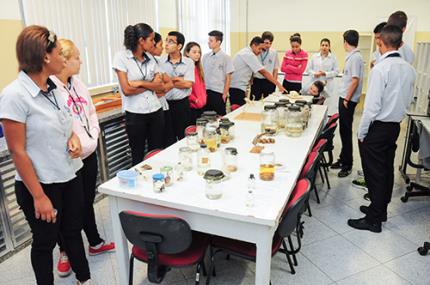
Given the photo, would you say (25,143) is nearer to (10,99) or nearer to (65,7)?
(10,99)

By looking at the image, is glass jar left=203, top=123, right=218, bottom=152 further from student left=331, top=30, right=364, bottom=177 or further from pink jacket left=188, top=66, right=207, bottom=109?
student left=331, top=30, right=364, bottom=177

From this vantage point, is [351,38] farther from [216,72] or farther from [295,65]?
[295,65]

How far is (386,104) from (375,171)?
0.54m

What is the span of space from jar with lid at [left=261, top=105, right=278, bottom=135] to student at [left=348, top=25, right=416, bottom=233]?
0.68 meters

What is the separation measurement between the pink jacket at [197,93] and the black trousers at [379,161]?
186 centimetres

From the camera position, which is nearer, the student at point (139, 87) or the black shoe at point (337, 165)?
the student at point (139, 87)

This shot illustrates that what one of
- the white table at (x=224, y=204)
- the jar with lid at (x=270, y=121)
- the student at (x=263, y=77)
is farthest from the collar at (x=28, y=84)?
the student at (x=263, y=77)

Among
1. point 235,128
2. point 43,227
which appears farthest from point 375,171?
point 43,227

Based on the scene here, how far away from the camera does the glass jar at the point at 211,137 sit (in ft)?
7.64

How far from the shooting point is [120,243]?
186 cm

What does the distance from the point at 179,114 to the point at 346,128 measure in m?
1.88

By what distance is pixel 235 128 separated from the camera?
2.92 metres

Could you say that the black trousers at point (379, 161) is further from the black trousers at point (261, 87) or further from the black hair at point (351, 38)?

▶ **Task description**:
Can you update all of the lines above so that "pink jacket" becomes "pink coat" and nothing else changes, leaving out the pictures?

▶ **Solution to the exercise**:
Given the photo, would you say (25,143) is nearer to (10,99) or nearer to (65,7)?
(10,99)

By looking at the image, is glass jar left=203, top=123, right=218, bottom=152 further from student left=331, top=30, right=364, bottom=177 or further from pink coat left=188, top=66, right=207, bottom=109?
student left=331, top=30, right=364, bottom=177

From this vantage point, is [351,38] farther from [216,72] or farther from [295,65]?
[295,65]

How far is (386,104) from (375,171)?
0.54m

What is the span of space from jar with lid at [left=261, top=105, right=278, bottom=135] to student at [left=348, top=25, right=416, bottom=233]?
0.68 meters

What is the separation measurement between the pink coat at [197,93] and the black trousers at [379,161]?
186 centimetres

From the camera position, which is nearer, the student at point (139, 87) or the black shoe at point (337, 165)?
the student at point (139, 87)

This shot illustrates that what one of
- the white table at (x=224, y=204)
- the jar with lid at (x=270, y=121)
- the student at (x=263, y=77)
is farthest from the collar at (x=28, y=84)?
the student at (x=263, y=77)

Among
1. point 235,128
2. point 43,227
which appears farthest from point 375,171?
point 43,227

Based on the scene here, how far away from the camera does the glass jar at the point at 211,137 sit (in ft)?
7.64

How far from the shooting point is [120,243]?
186 cm

What does the distance from the point at 179,114 to the point at 346,128 measure in m?
1.88

By what distance is pixel 235 128 separated from the camera?
2.92 metres

Could you say that the black trousers at point (379, 161) is further from the black trousers at point (261, 87) or further from the black hair at point (351, 38)?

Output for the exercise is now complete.